--- Aim A ---
From the blog post on selling prints, list each thing the author says photographers argue over on the subject of print sales.
--- Aim B ---
Please reproduce word for word the part of the blog post on selling prints that opens with the words containing "First, let’s take" and closes with "prints and products.".

--- Excerpt to read ---
· · · ·
HOW TO SELLThe title of this blog post might stop some people in their tracks. I expect some IPS (in-person sales) photographers to be sitting there glaring at their screens like, “wait is she going to say that IPS are wrong?!” I’m here to assure you that’s not what I’m saying at all!

First, let’s take a minute and discuss what IPS is and how it works. IPS stands for in-person sales. It usually means that the photographer doesn’t reveal photos to their clients until they’re sitting down in person. Then you can discuss and showcase the products you sell with them and get them to buy prints and products.

As we all know one of the most heavily debated topics and areas where photographers disagree in the industry is the subject of print sales. We argue over how much we should sell prints for, whose business model is best, why everyone should do things with digital files or why everyone should be doing IPS. I’m not arguing for any of these things. I would argue that what is most important is valuing what you do and choosing a business model that works for your lifestyle. Not all businesses have to do things the same way which is part of what makes us successful. I think it’s awesome that there are so many ways to structure photography businesses.

As a photographer I believe we can learn things from exploring all different types of business models. I’ve been a digital file only kind of photographer and an IPS photographer as well as everything in between. There are so many great posts and resources out on the internet that help IPS photographers or get into that business model. I wanted to write a post for the photographer who includes digital files in their session fees on how they can still benefit and sell prints and products even if IPS isn’t for them. Ultimately I think it’s important for any photographer to try and include print and product sales for their clients. IPS or not, photos shouldn’t just end up on a USB or file on a computer – they should be shown off!

That’s really what it comes down to for me. I ran a very successful IPS style business several years ago. I was a huge fan and promoted that business model – even here on this blog actually! However as life changes so do priorities and where I wanted to put my energies as well as what I wanted my business to look like. I wanted to include digital files, but I also wanted to sell prints. I wanted to find a way to sell prints successfully online without having to do IPS sessions with my clients.
· · · ·
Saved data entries
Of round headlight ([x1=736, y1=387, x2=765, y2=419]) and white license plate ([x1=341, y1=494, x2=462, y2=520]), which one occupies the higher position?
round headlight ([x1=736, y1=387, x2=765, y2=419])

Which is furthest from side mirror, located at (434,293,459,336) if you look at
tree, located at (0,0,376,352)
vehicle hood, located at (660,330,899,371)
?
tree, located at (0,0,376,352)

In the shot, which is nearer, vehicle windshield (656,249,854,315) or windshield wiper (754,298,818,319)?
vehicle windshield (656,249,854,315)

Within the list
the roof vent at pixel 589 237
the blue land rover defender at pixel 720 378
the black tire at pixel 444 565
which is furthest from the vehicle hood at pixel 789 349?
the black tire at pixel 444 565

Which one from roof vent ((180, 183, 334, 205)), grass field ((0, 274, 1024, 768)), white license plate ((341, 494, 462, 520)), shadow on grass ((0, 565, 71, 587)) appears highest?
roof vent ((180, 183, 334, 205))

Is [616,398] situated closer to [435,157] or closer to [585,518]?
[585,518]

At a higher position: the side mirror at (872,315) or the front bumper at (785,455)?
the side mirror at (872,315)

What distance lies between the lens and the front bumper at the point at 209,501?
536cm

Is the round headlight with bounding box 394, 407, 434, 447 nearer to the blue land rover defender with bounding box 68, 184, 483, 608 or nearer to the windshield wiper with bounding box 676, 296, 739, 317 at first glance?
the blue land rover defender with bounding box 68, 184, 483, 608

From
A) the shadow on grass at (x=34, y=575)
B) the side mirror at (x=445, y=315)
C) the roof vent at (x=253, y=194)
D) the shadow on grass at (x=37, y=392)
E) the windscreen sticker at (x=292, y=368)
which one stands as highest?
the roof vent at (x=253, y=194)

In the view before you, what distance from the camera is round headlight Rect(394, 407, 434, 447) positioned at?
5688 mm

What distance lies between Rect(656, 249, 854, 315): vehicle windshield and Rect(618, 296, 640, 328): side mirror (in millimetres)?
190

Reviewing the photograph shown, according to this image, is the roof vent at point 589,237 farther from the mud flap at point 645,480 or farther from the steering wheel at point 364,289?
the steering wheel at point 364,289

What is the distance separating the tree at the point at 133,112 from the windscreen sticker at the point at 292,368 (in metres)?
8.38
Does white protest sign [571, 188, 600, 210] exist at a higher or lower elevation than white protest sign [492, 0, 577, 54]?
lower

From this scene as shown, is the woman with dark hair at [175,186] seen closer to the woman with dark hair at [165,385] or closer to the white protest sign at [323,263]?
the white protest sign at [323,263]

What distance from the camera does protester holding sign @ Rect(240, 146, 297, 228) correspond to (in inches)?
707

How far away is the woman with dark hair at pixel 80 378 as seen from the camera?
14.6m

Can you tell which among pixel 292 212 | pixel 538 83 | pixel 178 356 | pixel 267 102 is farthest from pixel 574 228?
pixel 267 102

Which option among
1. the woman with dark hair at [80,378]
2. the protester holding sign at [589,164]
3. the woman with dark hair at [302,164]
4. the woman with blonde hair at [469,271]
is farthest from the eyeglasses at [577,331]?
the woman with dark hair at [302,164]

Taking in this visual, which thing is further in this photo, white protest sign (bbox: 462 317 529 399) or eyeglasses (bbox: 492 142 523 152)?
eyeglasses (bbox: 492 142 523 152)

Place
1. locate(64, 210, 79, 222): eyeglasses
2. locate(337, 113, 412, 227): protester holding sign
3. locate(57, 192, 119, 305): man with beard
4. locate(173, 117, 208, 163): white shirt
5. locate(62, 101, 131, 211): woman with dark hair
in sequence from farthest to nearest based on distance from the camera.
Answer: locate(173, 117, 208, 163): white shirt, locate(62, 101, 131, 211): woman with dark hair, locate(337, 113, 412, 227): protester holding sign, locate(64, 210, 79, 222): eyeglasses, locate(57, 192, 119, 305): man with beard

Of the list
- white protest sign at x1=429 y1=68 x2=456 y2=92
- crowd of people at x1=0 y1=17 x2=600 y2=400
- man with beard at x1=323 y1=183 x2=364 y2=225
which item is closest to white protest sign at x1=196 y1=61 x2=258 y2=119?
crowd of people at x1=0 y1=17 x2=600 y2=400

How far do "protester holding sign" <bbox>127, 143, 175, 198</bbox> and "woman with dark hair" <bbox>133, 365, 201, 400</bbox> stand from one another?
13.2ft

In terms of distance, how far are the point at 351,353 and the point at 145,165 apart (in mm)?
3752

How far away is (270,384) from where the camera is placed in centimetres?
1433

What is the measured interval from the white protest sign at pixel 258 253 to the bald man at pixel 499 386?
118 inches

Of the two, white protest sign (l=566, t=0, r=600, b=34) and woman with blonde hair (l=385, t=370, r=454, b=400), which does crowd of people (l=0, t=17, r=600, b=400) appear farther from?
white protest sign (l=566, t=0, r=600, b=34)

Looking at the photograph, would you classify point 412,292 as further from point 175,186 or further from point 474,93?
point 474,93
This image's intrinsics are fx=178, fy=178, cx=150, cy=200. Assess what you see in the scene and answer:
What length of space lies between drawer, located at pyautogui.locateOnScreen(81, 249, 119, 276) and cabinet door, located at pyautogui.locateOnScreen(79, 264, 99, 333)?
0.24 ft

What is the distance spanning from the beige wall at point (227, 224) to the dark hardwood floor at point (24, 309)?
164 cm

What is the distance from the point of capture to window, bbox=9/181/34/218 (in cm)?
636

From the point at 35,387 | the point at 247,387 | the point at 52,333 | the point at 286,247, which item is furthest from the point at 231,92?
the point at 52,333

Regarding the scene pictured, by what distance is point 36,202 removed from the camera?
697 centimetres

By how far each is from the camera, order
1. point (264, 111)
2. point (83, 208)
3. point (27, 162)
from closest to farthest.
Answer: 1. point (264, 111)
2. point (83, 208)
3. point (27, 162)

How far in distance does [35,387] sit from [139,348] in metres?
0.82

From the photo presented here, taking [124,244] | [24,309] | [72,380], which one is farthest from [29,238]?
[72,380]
· · · ·
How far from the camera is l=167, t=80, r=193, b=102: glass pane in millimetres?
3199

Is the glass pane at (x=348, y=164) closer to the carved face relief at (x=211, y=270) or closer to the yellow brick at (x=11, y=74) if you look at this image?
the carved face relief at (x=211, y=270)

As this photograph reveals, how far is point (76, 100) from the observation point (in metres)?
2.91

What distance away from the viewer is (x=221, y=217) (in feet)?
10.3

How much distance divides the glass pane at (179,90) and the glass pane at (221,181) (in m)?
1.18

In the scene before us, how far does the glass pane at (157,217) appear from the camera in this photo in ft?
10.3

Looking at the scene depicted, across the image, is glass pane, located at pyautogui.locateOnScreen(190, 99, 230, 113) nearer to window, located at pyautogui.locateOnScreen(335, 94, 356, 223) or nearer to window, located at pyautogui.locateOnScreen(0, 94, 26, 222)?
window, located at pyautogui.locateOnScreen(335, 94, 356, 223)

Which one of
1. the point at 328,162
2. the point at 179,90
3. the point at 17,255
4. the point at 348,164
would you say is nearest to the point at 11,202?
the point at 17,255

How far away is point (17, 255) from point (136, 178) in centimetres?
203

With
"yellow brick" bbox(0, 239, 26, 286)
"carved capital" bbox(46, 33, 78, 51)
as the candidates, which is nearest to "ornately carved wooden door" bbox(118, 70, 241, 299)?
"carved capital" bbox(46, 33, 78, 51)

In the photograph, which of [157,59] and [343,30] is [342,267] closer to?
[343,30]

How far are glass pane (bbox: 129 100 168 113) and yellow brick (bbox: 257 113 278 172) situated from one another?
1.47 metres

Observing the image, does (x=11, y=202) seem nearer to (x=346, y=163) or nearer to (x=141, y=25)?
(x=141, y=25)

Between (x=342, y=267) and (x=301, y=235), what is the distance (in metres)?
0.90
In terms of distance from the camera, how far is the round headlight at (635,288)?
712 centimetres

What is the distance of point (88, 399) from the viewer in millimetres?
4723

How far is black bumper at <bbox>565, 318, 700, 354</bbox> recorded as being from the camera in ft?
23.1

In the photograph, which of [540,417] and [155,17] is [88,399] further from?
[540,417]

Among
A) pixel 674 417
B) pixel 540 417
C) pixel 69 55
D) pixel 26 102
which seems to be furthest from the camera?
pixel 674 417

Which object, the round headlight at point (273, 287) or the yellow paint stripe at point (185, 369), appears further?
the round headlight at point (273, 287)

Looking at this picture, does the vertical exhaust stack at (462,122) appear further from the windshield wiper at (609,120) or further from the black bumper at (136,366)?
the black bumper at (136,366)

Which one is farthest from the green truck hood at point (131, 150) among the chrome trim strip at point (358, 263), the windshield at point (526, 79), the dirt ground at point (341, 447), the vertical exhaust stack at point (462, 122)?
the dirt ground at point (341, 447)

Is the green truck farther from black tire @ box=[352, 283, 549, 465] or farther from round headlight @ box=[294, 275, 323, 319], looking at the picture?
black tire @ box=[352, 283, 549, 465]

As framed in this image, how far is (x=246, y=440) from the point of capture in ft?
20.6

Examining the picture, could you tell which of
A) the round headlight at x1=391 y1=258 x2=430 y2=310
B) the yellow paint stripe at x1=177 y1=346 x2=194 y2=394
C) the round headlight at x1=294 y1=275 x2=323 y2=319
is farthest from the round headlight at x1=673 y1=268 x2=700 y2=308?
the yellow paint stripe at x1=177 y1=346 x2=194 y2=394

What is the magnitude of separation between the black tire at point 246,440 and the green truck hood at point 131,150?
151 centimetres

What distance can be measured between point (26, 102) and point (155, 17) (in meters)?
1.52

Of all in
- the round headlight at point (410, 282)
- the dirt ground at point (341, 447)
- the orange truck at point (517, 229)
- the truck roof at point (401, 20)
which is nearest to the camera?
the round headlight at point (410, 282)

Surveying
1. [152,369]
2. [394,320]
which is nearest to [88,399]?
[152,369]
· · · ·
--- Written answer A ---
- How much we should sell prints for
- Whose business model is best
- Why everyone should do things with digital files
- Why everyone should be doing IPS

--- Written answer B ---
First, let’s take a minute and discuss what IPS is and how it works. IPS stands for in-person sales. It usually means that the photographer doesn’t reveal photos to their clients until they’re sitting down in person. Then you can discuss and showcase the products you sell with them and get them to buy prints and products.